• Exercise requirements:
(1) Name every city that the interview excerpt about Nuriye's hunger strike mentions.
(2) Extend the interview excerpt about Nuriye's hunger strike, beginning after its final sentence and keeping the speaker's voice.

• Page excerpt:
-.-.-

Apart from our own internal solidarity, I should also report that foundations in Germany have done as much as they can so that students writing doctoral theses can get scholarships. For example, I am a Rosa Luxemburg Foundation scholar and I cannot go without saying how grateful I am for the flexibility and understanding that they have shown. Besides, I want to express in particular how wonderful the interest and support that I’ve gotten from the people in Tübingen in the course of the personal demonstrations I mentioned above. We held a rally in Tübingen for democracy and freedom of speech in Turkey, called for by the organization of labor unions DGB. Aside from that demonstration, at a May 1 rally, at the Easter March and at several other demonstrations and press conferences our right to speak got special recognition. Spaces have opened for us to document what is happening and call for solidarity.
LE: Let’s return to Nuriye. It cannot have been an easy decision to go on hunger strike. At the same time, it is not a tactic that everyone can understand. In your view, how did Nuriye make this decision and what are its goals?
I always say this: Nuriye has not been engaged in resistance for just 200 days. In her own words, she has been struggling with fascism since the day she made its acquaintance, and that was a long time ago. As I mentioned a little bit earlier, Nuriye has confronted every kind of injustice, lawlessness and shamelessness for years, just in order to leave like a human being. And not just for herself, but for all of us…
In reality Nuriye started thinking about engaging in resistance, about organizing a network of struggle, even if not precisely through this kind of action, much earlier than all of this. First in Eskişehir and then in other cities, she knocked on the doors of many labor and democracy forces, foundations and individuals. She called us all to a struggle which we were to organize together. This call was not a call to launch a hunger strike, but a call to come together and think about, plan and carry out a plan of action. Yet none of us listened to this call, and what a shame that is. Things being like that, she got up with a sign in her hand and started the vigil on Yüksel Street (in downtown Ankara—ed.). I think Nuriye’s main purpose was to show us that under every conceivable repression we can go on resisting, pursuing our struggle with fascism: can and must. I think she has more than reached that goal. During a state of exception in which we had canceled all of our demonstrations she alone carried on on Yüksel Street, getting detained by police over and over again. Then Semih too joined her. Through their own praxis they have exposed the quiescence, the passivity of many a leftist organization. They want an end to the state of exception, and job security for all education and science workers, including the 13,000 researchers who have been stripped of their tenure protections.

-.-.-

• Extracted entries:
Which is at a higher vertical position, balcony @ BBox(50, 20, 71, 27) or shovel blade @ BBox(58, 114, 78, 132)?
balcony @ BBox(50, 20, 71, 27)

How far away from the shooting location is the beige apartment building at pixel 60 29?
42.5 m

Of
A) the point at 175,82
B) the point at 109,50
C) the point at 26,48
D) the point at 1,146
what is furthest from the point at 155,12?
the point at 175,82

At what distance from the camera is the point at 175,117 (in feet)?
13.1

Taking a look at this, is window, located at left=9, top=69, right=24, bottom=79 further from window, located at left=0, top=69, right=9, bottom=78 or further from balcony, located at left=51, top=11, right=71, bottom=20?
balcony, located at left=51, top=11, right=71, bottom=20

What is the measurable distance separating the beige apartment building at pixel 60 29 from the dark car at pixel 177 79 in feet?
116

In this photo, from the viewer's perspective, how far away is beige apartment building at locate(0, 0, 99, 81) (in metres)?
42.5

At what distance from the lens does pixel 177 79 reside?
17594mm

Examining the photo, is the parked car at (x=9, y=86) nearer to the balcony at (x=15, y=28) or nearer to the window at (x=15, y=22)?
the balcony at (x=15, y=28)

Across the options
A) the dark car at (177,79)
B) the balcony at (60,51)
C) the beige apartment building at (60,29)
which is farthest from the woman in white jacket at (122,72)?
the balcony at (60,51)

-.-.-

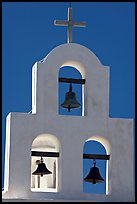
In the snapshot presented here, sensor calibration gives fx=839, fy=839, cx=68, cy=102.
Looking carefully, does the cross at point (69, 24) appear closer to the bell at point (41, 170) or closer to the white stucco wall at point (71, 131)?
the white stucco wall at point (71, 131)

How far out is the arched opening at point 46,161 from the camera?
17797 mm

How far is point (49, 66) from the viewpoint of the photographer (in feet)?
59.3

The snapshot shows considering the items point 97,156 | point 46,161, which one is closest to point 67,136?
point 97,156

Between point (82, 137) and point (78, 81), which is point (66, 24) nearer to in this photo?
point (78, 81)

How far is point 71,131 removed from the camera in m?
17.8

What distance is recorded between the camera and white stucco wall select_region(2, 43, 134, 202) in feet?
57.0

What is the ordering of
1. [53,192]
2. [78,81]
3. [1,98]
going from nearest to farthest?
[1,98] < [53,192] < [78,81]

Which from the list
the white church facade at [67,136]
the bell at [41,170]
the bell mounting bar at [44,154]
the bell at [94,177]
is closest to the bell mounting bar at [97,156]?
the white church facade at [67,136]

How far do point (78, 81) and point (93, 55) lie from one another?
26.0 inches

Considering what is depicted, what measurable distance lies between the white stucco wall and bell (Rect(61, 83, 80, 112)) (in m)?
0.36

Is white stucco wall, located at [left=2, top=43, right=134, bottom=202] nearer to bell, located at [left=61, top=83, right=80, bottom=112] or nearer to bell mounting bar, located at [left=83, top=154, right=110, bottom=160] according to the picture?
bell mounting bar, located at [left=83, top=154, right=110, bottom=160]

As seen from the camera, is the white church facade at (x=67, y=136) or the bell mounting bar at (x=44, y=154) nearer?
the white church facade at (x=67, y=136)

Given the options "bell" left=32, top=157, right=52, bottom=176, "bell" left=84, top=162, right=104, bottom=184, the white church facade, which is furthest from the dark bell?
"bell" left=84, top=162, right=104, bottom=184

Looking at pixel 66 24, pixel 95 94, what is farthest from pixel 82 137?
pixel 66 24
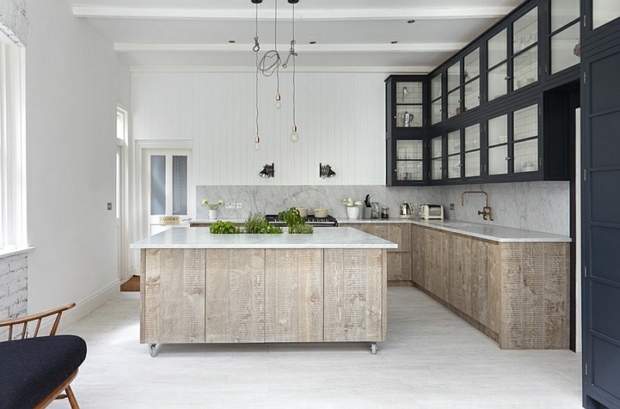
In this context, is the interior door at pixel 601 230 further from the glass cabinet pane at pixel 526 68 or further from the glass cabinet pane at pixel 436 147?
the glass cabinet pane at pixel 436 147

-.-.-

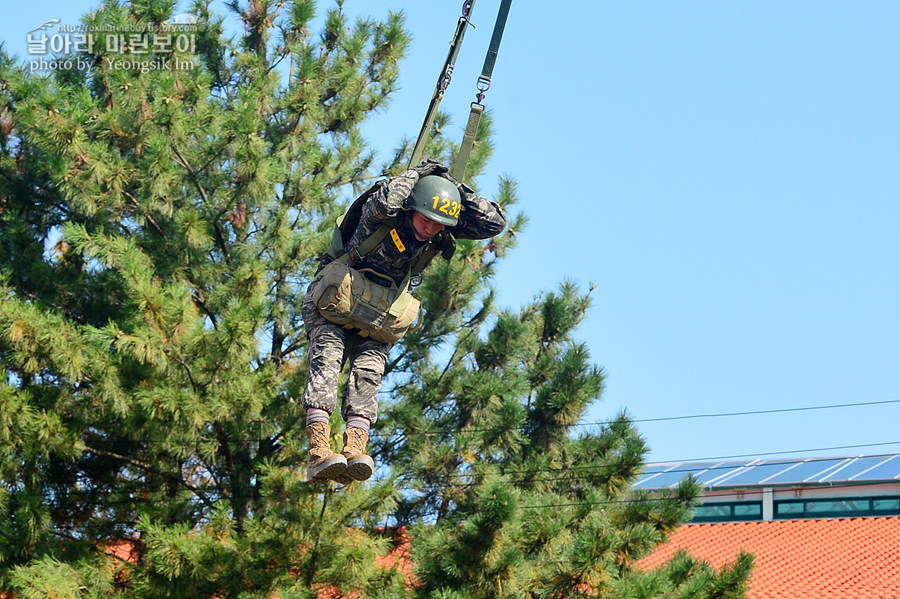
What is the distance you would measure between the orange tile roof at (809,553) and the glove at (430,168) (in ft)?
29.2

-.-.-

• Set of answers:
(1) Tübingen, Eskişehir, Ankara

(2)
These demands, made public at the very beginning of their protest, show that Nuriye and Semih are not just carrying out this struggle for themselves but for all of us. Their hunger strike began about four months later. During those four months Nuriye and Semih made press announcements from that spot every day, calling the people to make resistance their own and struggle together. They collected signatures and addressed them to the authorities. But nothing came of it. For that reason they moved on to another tactic, delivering their bodies to hunger. As a lawyer friend of mine points out, a hunger strike definitely has an addressee: in this case it addresses the state. They demand that the state recognize their rights. Yet at the same time it speaks to our conscience. In this way it tells us that we must go on fighting. In this situation it falls to us to give ear to this call and raise our own struggle. Every one of us must be a part of this struggle, wherever we are and in whatever way is open to us. We have been made slaves to this dishonorable system, our right to live as human beings has been taken from us, so what do we have to lose that could be more precious than that?
LE: On the day that Nuriye Gülmen and Semih Özakça were arrested, many of their supporters have expressed their fear that the state would force-feed them in prison. From what you say I understand that as a close friend of Nuriye, you are defending her right to die in the name of political and ethical principles. Do you find this difficult, emotionally speaking?
BHY: I had the same fear that they would force-feed them. I am still worried about it. Force-feeding is torture, a crime against humanity. I absolutely do not find it acceptable. When Nuriye and Semih were taken into custody, our law professor Kerem Altıparmark evaluated the case. Professor Altıparmak said that there was no legal justification for forcing people not under arrest to stop a hunger strike, that the laws could permit such an intervention only in some circumstances in prison. I say “could in some circumstances” because according to Prof. Altıparmak’s statement there is no unconditional permission to force-feed hunger-strikers. This juridical evaluation only worried us further, since we know the massacre-filled history of the Turkish state. We knew that the state could slaughter them without blinking an eye. How long has it been since the “Return to Life Operation” after all?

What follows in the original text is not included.